Evenredigheidsbeginsel
19.1.
Overeenkomstig het evenredigheidsbeginsel dient de minister het fundamentele belang van de samenleving af te wegen tegen de belangen van eiser met betrekking tot zijn recht van vrij verkeer en verblijf als Unieburger en zijn recht op eerbiediging van het privé- en familieleven. De minister moet daarbij vaststellen of de ongewenst verklaring de verwezenlijking van het ermee nagestreefde doel waarborgt en niet verder gaat dan ter bereiking van dat doel noodzakelijk is. Ook moet hij nagaan of het niet mogelijk is andere, minder vergaande, maar even doeltreffende maatregelen te nemen (uitspraak van de Afdeling van 26 september 2022, ECLI:NL:RVS:2022:2758, waarin is verwezen naar het arrest van het Hof van Justitie van 2 mei 2018 (K. en H.F., ECLI:C:EU:2018:296).
19.2.
De rechtbank is van oordeel dat de Minister de belangen van eiser kenbaar en deugdelijk bij de besluitvorming heeft betrokken. De minister heeft de persoonlijke belangen van eiser beoordeeld. Niet is gebleken dat eiser in Nederland gezinsleven uitoefent. Er is wel sprake van privéleven, maar dat maakt niet dat eiser aan Nederland is gebonden en dat de beëindiging van zijn verblijfsrecht leidt tot een schending van het recht op het uitoefenen van dat privéleven. De minister heeft in de beoordeling betrokken dat eiser pas sinds 2016 in Nederland verblijft. Hij was toen al meerderjarig. Weliswaar heeft eiser een arbeidsverleden in Nederland, maar gelet op de duur en de aard van de arbeidsovereenkomsten is dit onvoldoende om vast te stellen dat er sprake is van een bestendig privéleven in Nederland. Sinds 2016 heeft eiser vier jaar in detentie verbleven en eiser heeft een ernstig strafbaar feit gepleegd. De banden met zijn land van herkomst zijn nog steeds aanwezig en hij wordt in staat geacht in Polen weer een leven op te kunnen bouwen.
Feiten en omstandigheden die tot een ander oordeel leiden, heeft eiser niet naar voren gebracht en de rechtbank is daarvan evenmin gebleken. Eiser heeft niet aangetoond dat hij er een groot belang bij heeft om in Nederland te (kunnen) zijn. Aan het gestelde privé- en gezinsleven in Spanje heeft de minister reeds weinig gewicht kunnen toekennen, omdat eiser dit privé- en gezinsleven niet heeft onderbouwd. De minister heeft ook overwogen dat het belang van de openbare orde zwaarder weegt dan eisers belang om in Nederland te kunnen verblijven.
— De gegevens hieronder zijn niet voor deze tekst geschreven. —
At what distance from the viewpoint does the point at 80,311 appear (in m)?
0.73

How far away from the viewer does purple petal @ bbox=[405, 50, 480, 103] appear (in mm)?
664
De rechtbank is dan ook van oordeel dat niet is gebleken dat het bestreden besluit voor eiser onevenredige gevolgen heeft.
De plaatsing in een zogenoemde Vris-gevangenis valt buiten het bestek van deze procedure.

Conclusie en gevolgen

20. Het beroep tegen de ongewenstverklaring is ongegrond. Het beroep tegen de beëindiging van het verblijfsrecht is niet-ontvankelijk, omdat eiser daarbij geen procesbelang heeft. Er is geen aanleiding voor een vergoeding van de proceskosten.
21. Ter informatie van eiser merkt de rechtbank - ten overvloede - op dat hij in de toekomst om opheffing van de ongewenstverklaring kan vragen, als hij meent aan de in dat kader bestelde voorwaarden te voldoen (zie artikel 68 van de Vw 2000).

Beslissing

De rechtbank:
- verklaart het beroep tegen de ongewenstverklaring ongegrond;
- verklaart het beroep tegen de beëindiging van het EU-verblijfsrecht niet- ontvankelijk.
Deze uitspraak is gedaan door mr. J.L. Boxum, rechter, in aanwezigheid van mr. S. Derks, griffier en openbaar gemaakt door middel van geanonimiseerde publicatie op rechtspraak.nl.
De uitspraak is bekendgemaakt op:
Informatie over hoger beroep
Een partij die het niet eens is met deze uitspraak, kan een hogerberoepschrift sturen naar de Afdeling bestuursrechtspraak van de Raad van State waarin wordt uitgelegd waarom deze partij het niet eens is met deze uitspraak. Het hogerberoepschrift moet worden ingediend binnen vier weken na de dag waarop deze uitspraak is verzonden. Kan de indiener de behandeling van het hoger beroep niet afwachten, omdat de zaak spoed heeft, dan kan de indiener de voorzieningenrechter van de Afdeling bestuursrechtspraak van de Raad van State vragen om een voorlopige voorziening (een tijdelijke maatregel) te treffen.